People call this the great Yiddish Russian Novel, but this tale is so much darker than anything in Tolstoy. Israel Joshua was a near-exact contemporary of Babel and Bulgakov and Pasternak, and his world contains at least as much graphic violence and dark human interaction as anything in Red Cavalry or Master and Margarita or Doctor Zhivago.

Like his younger brother, Israel Joshua creates a world that can almost seem apocalyptic. In Isaac Bashevis Singer, there is just as much depravity as in his older brother's work, but there is always a spiritual charge and hope to offset its worst moments. But in the more rational worldview of the older Israel Joshua, there is no such spiritual hope. There is only depravity, and oh my god, this tome is as pitilessly depraved as anything in I, Claudius or Game of Thrones. This is very much a realist novel, but it is a realist novel of our nightmares in which the author forces us to look unflinchingly at man's inhumanity to man. In peacetime, acts of cruelty feed on themselves themselves to create a world of still greater cruelty, which then leads to class struggle, which then makes war inevitable, which then makes revolution inevitable, and as the cruelty of these acts makes the world more chaotic, the chaos makes the characters subject to still greater acts of cruelty.

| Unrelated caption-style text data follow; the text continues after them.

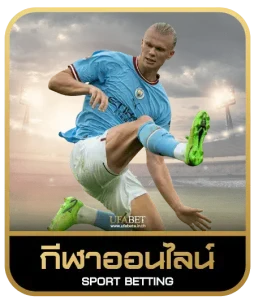 king roman 168 เดิมพันกีฬา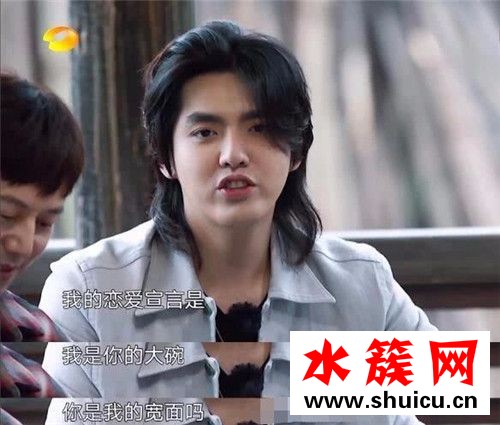 吳亦凡在線征婚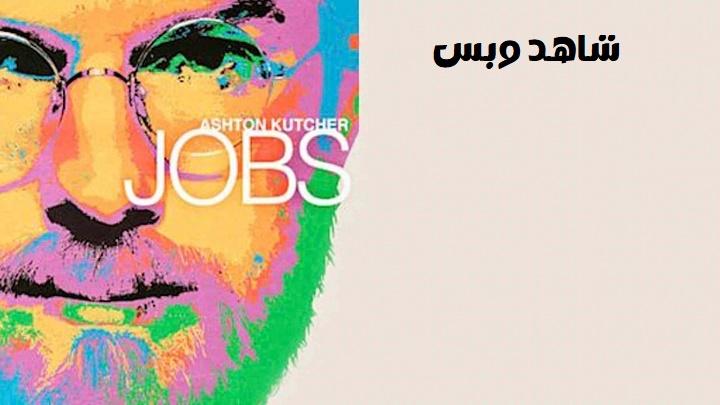 مشاهدة فيلم Jobs 2013 مترجم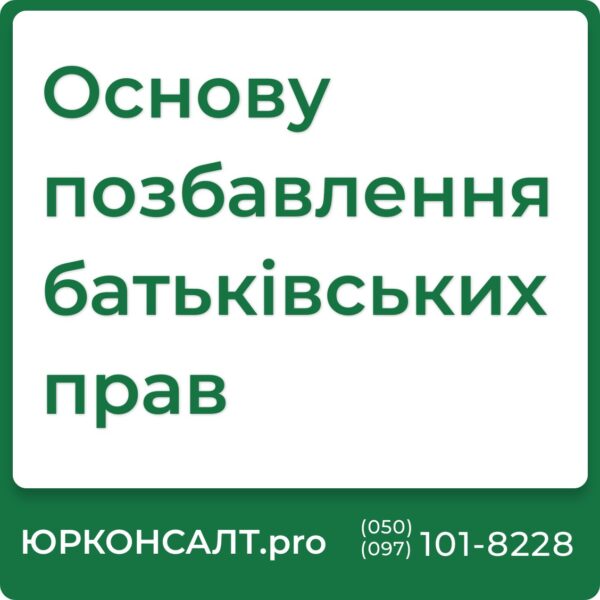 За що лишають батьківських прав За що можуть лишити батьківських прав матір Заявлення на позбавлення батьківських прав батька Україна Як колишнього чоловіка позбавити батьківських прав Як позбавити батьківських прав дружину До скількох років можна позбавити батьківських прав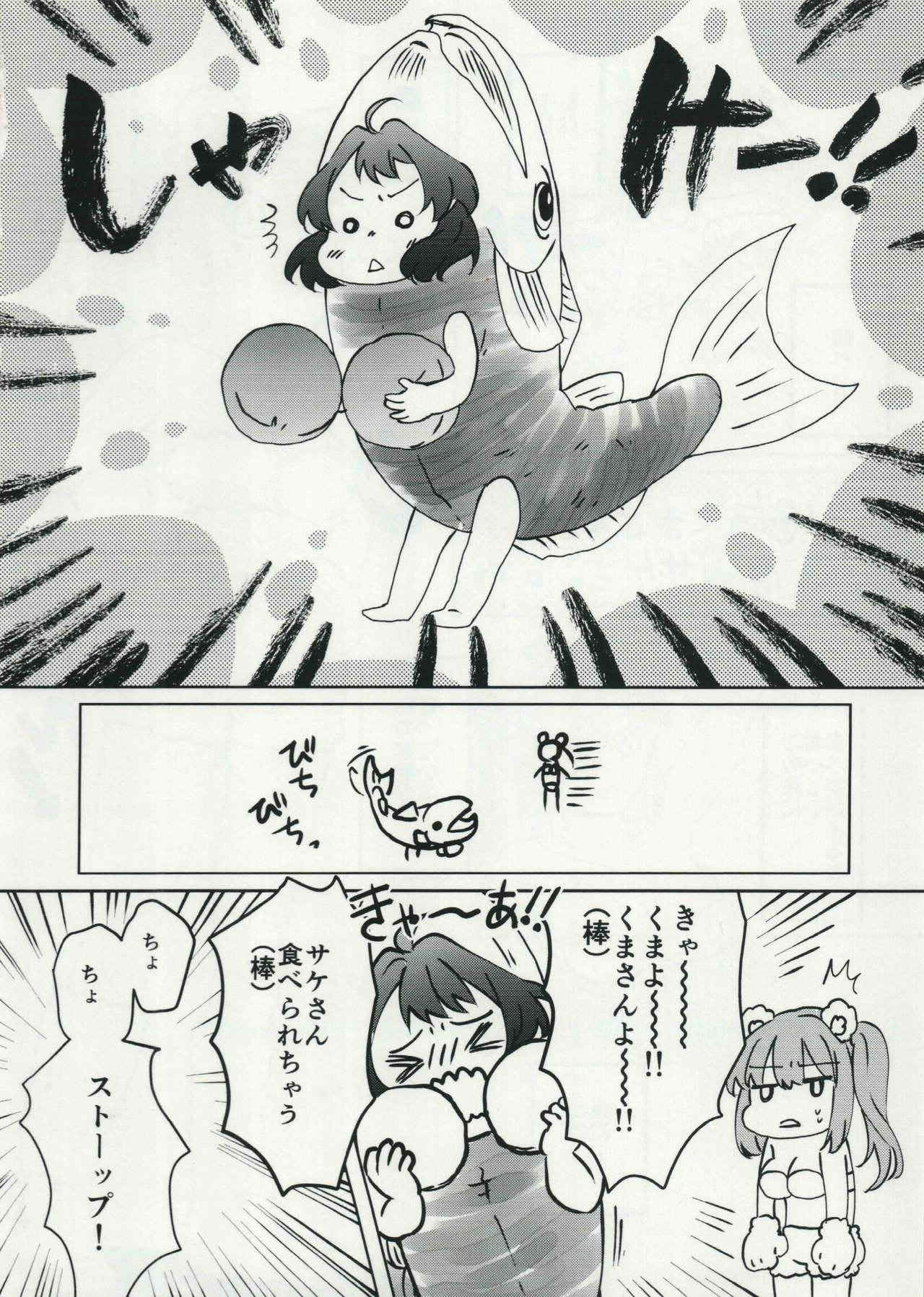 (Futaket 12.5) [Paipai☆Purin! (Puchii Puuchii, Papa Papan)] P.P.P8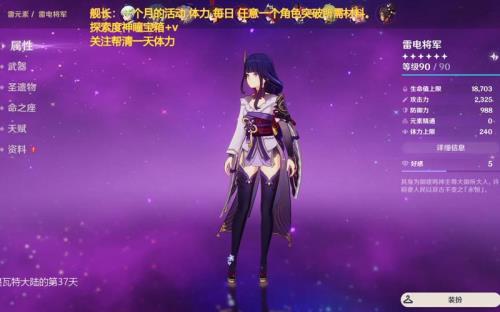 原神36绝学是什么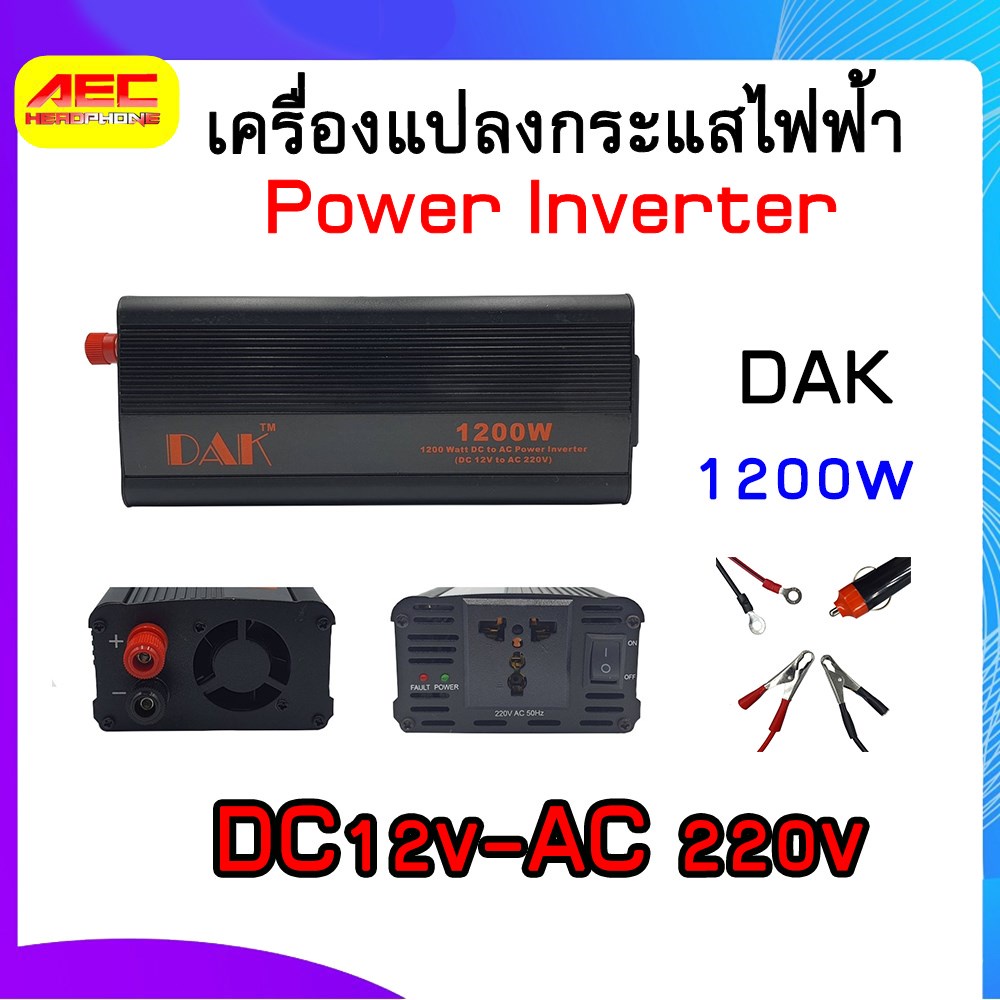 เครื่องแปลงกระแสไฟฟ้า-power-inverter1200w-dc-12v-ac-220vยี่ห้อ-dak-รหัสg-dak1200w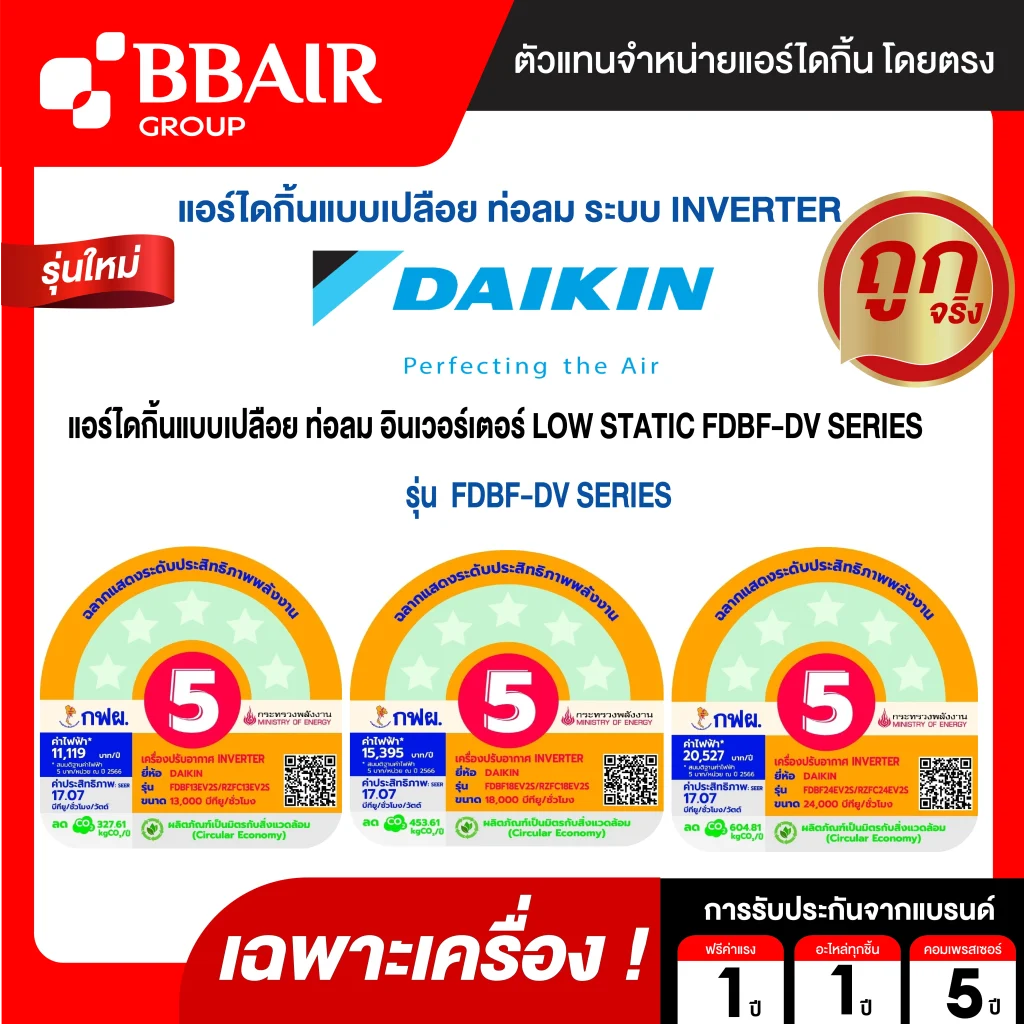แอร์ไดกิ้น อินเวอร์เตอร์ LOW STATIC FDBF-EV SERIES SERIES น้ำยาแอร์ R-32 ระบบไฟ 220 V รีโมทไร้สาย (เฉพาะเครื่อง )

Isaac Bashevis did not truly become the giant he was until after World War II. After the Holocaust, Isaac Bashevis was the only experience that many people, indeed many Jews, had to conjure the Jewish world that was, a world about which they never knew anything, and which disappeared utterly in the span of merely six years. But there was one other horrific event which paradoxically launched his giant literary career at the end of World War II. The death of Israel Joshua, his beloved elder brother who brought him over and saved him from certain death and mentored him literarily and intellectually.

It's hard not to believe that Isaac Bashevis felt freed by his brother's death, no longer beholden by the relentless intellectual inquiries of the elder Singer to miss whatever was worthwhile about the simple religious life they left behind, he was free to explore the world that was and portray it as Jews once experienced it, warts and all, superstitions intact.

But in losing Israel Joshua Singer, we lost perhaps the one writer who could give us a true Holocaust novel. The Brothers Ashkenazi is, at bottom, a novel about Jews pitilessly caught in the grips of the Russian Revolution. In the Early 30's when The Brothers Ashkenazi was written, it was difficult to imagine that there would ever be a more consequential event in Jewish life than the formation of the Soviet Union, which so dramatically (traumatically?) affected the lives of every Jew still remaining in Europe. But when Israel Joshua passed away in 1944, there were two enormous events lurking on the horizon. One might argue that Amos Oz's memoir, A Tale of Love and Darkness, is, finally, the novel about the founding of the State of Israel which the world needs. But there has never been, and perhaps could never be, a novel about the Holocaust which does justice to the subject. It's difficult not to believe that the one writer who might have been able to do it died only a bit before he got the chance.